- **Material for this exercise**
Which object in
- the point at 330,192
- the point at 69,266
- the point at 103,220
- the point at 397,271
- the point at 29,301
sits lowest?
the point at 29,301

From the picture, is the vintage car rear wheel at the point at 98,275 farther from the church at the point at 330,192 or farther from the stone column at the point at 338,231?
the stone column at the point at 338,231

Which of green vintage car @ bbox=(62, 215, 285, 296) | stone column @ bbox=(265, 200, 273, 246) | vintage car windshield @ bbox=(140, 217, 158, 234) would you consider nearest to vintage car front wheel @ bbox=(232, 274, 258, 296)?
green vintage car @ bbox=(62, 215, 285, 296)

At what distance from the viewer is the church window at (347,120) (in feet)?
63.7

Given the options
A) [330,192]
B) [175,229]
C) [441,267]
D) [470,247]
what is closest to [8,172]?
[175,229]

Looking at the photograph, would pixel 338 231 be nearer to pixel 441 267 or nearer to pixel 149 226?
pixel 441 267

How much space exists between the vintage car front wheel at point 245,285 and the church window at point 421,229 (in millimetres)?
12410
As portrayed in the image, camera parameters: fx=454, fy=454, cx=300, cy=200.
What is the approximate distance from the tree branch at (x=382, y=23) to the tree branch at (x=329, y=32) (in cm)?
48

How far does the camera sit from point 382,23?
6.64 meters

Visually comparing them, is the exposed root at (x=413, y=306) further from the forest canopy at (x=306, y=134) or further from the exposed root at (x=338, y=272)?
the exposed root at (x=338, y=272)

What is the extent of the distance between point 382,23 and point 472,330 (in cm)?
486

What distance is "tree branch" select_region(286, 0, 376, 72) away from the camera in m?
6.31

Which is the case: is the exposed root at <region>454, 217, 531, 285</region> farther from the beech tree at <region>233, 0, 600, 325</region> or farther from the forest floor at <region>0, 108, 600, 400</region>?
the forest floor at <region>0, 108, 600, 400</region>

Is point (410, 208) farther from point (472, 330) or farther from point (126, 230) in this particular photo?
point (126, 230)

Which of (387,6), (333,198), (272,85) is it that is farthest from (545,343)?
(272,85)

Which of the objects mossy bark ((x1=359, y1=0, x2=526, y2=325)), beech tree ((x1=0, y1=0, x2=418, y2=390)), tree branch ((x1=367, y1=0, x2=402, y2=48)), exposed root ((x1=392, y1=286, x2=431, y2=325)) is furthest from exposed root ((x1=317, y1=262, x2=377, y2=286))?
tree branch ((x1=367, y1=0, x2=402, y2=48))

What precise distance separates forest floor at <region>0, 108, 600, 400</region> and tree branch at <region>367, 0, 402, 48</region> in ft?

- **Given request**
Please copy all of the entries above word for word, keeping every line as it appears.

- **Problem solution**
Which object in
- the point at 330,192
- the point at 69,266
- the point at 103,220
- the point at 397,271
- the point at 29,301
sits lowest?
the point at 29,301

From the picture, is the vintage car rear wheel at the point at 98,275 farther from the church at the point at 330,192 or farther from the stone column at the point at 338,231?
the stone column at the point at 338,231

Which of green vintage car @ bbox=(62, 215, 285, 296) | stone column @ bbox=(265, 200, 273, 246) | vintage car windshield @ bbox=(140, 217, 158, 234) would you consider nearest to vintage car front wheel @ bbox=(232, 274, 258, 296)?
green vintage car @ bbox=(62, 215, 285, 296)

At what distance from the viewer is the church window at (347,120) (in feet)?
63.7

Given the options
A) [330,192]
B) [175,229]
C) [441,267]
D) [470,247]
what is closest to [8,172]?
[175,229]

Looking at the photograph, would pixel 338 231 be nearer to pixel 441 267 or nearer to pixel 149 226?
pixel 441 267

How much space exists between the vintage car front wheel at point 245,285 and the church window at point 421,229 (in millimetres)?
12410
As portrayed in the image, camera parameters: fx=454, fy=454, cx=300, cy=200.
What is the approximate distance from the tree branch at (x=382, y=23) to the tree branch at (x=329, y=32) (in cm)?
48

How far does the camera sit from point 382,23?
6.64 meters

Visually comparing them, is the exposed root at (x=413, y=306) further from the forest canopy at (x=306, y=134) or further from the exposed root at (x=338, y=272)?
the exposed root at (x=338, y=272)

What is the extent of the distance between point 382,23 and point 472,330 (in cm)?
486

What distance is "tree branch" select_region(286, 0, 376, 72) away from the camera in m?
6.31

Which is the case: is the exposed root at <region>454, 217, 531, 285</region> farther from the beech tree at <region>233, 0, 600, 325</region> or farther from the forest floor at <region>0, 108, 600, 400</region>?
the forest floor at <region>0, 108, 600, 400</region>

Is point (410, 208) farther from point (472, 330) or farther from point (126, 230) in this particular photo?
point (126, 230)

Which of (387,6), (333,198), (272,85) is it that is farthest from (545,343)?
(272,85)

Which of the objects mossy bark ((x1=359, y1=0, x2=526, y2=325)), beech tree ((x1=0, y1=0, x2=418, y2=390)), tree branch ((x1=367, y1=0, x2=402, y2=48)), exposed root ((x1=392, y1=286, x2=431, y2=325)) is furthest from exposed root ((x1=317, y1=262, x2=377, y2=286))?
tree branch ((x1=367, y1=0, x2=402, y2=48))

What precise distance separates forest floor at <region>0, 108, 600, 400</region> and tree branch at <region>367, 0, 402, 48</region> in ft?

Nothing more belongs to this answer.